I also tried making a table with the image above and the caption underneath. But I found it looked just as good in ReText, and much better in HTML, just to add a new paragraph of italics below the image:


*Image description here*

That looks pretty nice in a browser or when pasted into LibreOffice. But before submitting a chapter, I changed them into real LibreOffice captions.

In LibreOffice, right-click on the image; Add Caption is in the context menu. It can even add numbers automatically. It initially wants to call every caption "Illustration" (e.g. "Illustration 1", "Illustration 2" and so on), and strangely, "Figure" isn't one of the available alternatives; but you can edit the category and change it to Figure, and that persists for the rest of the document, helpfully numbering all your figures in order. The caption dialog when you add each caption always says that the caption will be "Illustration 1: (whatever you typed)" even if it's the fourteenth image you've captioned; but when you dismiss the dialog it shows up correctly as Figure 14, not as a fourteenth Figure 1.
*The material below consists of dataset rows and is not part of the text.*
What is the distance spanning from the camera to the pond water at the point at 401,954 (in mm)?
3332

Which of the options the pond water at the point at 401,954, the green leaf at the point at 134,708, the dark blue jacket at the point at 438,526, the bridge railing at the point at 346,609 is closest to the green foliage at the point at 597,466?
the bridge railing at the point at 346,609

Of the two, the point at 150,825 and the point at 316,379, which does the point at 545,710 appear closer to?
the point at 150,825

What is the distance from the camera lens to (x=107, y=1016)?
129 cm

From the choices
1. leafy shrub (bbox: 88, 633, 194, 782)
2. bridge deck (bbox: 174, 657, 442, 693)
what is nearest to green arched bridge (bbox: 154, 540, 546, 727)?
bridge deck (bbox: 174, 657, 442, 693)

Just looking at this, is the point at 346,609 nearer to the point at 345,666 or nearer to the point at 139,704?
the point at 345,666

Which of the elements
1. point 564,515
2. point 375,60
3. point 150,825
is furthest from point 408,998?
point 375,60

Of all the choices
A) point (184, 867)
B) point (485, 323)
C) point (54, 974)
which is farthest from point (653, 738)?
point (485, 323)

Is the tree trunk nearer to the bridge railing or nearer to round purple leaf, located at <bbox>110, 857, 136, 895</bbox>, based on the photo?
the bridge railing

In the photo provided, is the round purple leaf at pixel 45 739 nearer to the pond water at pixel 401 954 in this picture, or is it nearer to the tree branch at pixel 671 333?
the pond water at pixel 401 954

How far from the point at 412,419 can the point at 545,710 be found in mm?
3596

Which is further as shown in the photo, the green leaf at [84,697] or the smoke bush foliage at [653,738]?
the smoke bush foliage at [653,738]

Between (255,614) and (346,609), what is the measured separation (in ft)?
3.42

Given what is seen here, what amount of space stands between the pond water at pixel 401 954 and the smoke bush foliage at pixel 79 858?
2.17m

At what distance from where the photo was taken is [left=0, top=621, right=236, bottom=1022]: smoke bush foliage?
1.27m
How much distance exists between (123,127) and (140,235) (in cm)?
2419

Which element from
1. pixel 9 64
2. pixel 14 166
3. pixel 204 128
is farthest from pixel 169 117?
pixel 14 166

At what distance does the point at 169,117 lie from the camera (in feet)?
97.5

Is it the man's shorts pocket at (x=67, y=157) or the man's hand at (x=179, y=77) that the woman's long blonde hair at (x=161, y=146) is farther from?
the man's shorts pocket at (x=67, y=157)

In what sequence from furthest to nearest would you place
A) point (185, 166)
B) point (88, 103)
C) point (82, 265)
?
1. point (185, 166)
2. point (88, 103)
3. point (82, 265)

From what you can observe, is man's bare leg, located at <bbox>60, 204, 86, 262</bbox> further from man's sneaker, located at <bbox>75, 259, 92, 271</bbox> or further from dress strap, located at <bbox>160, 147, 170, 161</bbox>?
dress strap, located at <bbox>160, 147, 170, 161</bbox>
The only problem arises if you have to insert a new image in the middle of a chapter. If you do that, you end up with two Figure 6 (or whatever the number is) and it's not clear how to persuade LibreOffice to start over with its renumbering. You can fix it if you remove all the captions and start over, but ugh. I never found a better way, and web searches on LibreOffice caption numbers suggest this is a perennial source of frustration with LibreOffice.

The bright side: struggling with captions in LibreOffice convinced me that I made the right choice to do most of my work in emacs and markdown!